Total, que una vez que se entienda esta plasticidad de los sistemas antropológicos como quizá el principal garantía y salvaguarda del tiempo existencial de la especie, cae por su propio peso que el progreso definitivo humano no empezaría sino a partir del momento en que los seres humanos pudieran gestionar su propia experiencia antropológica (y terráquea) desde una óptica regidora externa a su propia experiencia homeostática como organismos vivos. Y solo eso pudiera considerarse el progreso definitivo, puesto que antes de eso quedamos sujetos por una evolución filogénica que, en vista del posterior desarrollo tecnológico-material histórico, no puede calificarse sino de “defectiva”.

Y en función de la bipartición base de la cognición humana (entre una parte homeostática y prerreflexiva, sujeta por el sistema nervioso y neuroquímico, frente a la vivencia focalizada de la subjetividad consciente del yo), se replicaría a nivel antropológico-estructural a través de una división entre una entidad gestora regente reubicada de forma extra o supra homeostática, ahora frente al espacio fisiocorpóreo humano universal y terráqueo.

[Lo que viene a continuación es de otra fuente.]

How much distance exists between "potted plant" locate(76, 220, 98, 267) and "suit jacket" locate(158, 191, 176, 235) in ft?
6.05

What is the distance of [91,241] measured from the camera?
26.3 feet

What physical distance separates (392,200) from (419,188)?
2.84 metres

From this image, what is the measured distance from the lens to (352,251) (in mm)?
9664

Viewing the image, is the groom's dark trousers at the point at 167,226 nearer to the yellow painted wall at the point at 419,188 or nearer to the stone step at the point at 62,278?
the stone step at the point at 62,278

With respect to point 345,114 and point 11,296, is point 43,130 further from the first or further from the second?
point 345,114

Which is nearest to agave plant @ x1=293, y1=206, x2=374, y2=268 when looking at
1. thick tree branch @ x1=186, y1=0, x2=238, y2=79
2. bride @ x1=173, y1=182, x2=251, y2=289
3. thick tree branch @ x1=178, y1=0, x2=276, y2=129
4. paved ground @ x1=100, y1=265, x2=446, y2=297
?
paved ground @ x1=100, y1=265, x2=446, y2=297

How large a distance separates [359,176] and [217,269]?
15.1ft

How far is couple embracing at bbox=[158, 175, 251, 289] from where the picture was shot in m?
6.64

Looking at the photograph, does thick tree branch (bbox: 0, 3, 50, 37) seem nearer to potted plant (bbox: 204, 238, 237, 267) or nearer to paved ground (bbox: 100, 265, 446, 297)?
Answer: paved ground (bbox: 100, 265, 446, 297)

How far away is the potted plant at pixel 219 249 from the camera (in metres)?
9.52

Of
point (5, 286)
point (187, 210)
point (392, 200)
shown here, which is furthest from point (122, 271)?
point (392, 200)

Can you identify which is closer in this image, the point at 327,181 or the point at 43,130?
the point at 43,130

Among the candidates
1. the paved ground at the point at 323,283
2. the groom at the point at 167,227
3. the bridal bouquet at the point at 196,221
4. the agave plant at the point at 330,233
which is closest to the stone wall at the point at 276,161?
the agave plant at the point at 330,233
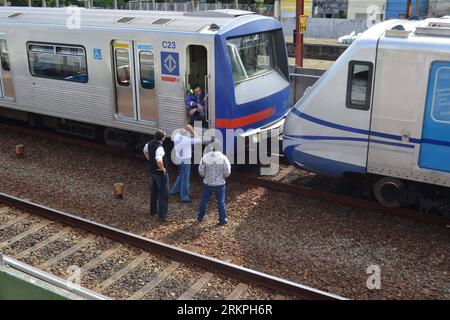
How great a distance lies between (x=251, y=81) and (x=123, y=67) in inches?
109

Si bien, en tanto que la experiencia humana corporal ha de considerarse el locus de pertenencia colectiva, no se tendría más remedio que seguir gestionado las «células» del tejido antropológico planetario en forma de ámbitos lingüístico-culturales distintos y, en principio, geográficamenete diferenciados. De manera que no tendrían de qué apurarse, quiero decir, nuestros amiguetes patrióticos y nacionalizantes de todas las partes posibles enfrentadas, como siempre y universalmente, entre sí.

Pero la verdad es que el sujeto homeostático sociorracional entraría en pánico si tuviéramos que aceptar algo así como real (o siquiera lógica e históricamente plausible).

¡Imagínese!

Aunque bien mirado se trataría de una condición impuesta por nuestra forma de cognición. De hecho, argumentamos aquí en las páginas de este blog que el dispositivo histórico que es Jesus Cristo, si se concibe desde una óptica antroestructural, logra en realidad resolver el problema de la conciencia humana y nuestra incapacidad última de abrazar el sentido auténticamente empírico de la experiencia humana; ese sentido que obliga a entendernos como objetos de planos y fuerzas tempo-estructurales que reducen a una quimera la vivencia de nuestra propia subjetividad.

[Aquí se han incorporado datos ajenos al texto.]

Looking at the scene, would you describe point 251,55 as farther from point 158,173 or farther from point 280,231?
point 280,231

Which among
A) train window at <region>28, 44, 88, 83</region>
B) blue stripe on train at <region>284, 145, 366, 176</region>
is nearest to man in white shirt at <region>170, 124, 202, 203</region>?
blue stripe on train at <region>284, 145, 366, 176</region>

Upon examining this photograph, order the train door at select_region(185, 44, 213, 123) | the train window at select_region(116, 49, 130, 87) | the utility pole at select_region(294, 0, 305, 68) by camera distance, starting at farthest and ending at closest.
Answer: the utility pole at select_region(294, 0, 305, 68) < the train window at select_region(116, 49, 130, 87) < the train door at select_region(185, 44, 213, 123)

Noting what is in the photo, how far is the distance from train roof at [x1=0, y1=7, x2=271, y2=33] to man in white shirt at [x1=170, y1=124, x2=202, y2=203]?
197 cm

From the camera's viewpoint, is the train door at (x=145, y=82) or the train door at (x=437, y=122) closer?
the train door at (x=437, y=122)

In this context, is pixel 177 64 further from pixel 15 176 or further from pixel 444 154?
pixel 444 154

Pues el Cristo de la Pasión se nos presenta como objeto humano inmolado con quién nosotros, sin embargo, nos hemos de relacionar (según las ideas y prácticas católicas al uso) a través de la comunión por medio de nuestra ingesta -metafórica o mimética- del cuerpo y sangre de Cristo. Es decir, se nos pide que de una forma agentiva y como sujetos accedamos de nuestra propia volición a consumir el objeto ofrendado.

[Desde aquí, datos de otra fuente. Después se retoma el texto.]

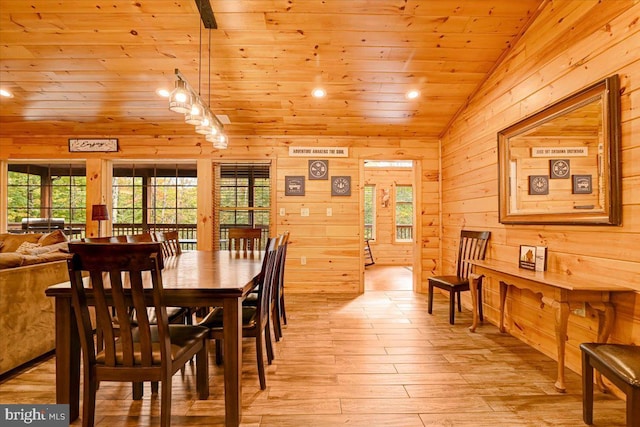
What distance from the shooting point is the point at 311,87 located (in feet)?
12.0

Pero he aquí que el sentido en realidad más profundo de la comunión -y creo que a todos se nos barrunta ya con cristalina claridad a estas alturas (o quizás desde siempre)- no trata de la consagración de ningún acto o voluntad nuestro sino del hecho para nosotros un tanto elíptico y de difícil si no imposible asunción, que en el alimento que de una u otra forma y circunstancias seamos nosotros para los demás, está el sentido verdadero (empírico en tanto estructural) de toda pertenencia antropológica.

Pero a ver cómo te dicen eso a las claras, y luego pedir que te vuelvas al tajo de proseguir con la vida, sin más.

O al menos esta tesis la defiendo yo: que una concepción neuroantropológica que hoy día puede ya divisarse gracias a los adelantos recientes (desde los años 90, diría yo) respecto nuestro conocimiento del cerebro que permitiría, en efecto, considerar como ámbitos diferenciados la socio-homeostasis frente al la racionalidad como constructo fisiológico-cultural específico, ya subyace a la narrativa de los Evangelios (siguiendo específicamente el argumento de Rene Girard que entiende el Cristo de La Pasión como el punto humanizador más importante de la historia en tanto que supone un modelo de elevación de la psique humana por encima de las estructuras persecutorias inherentes a nuestra mente “tribal”)*.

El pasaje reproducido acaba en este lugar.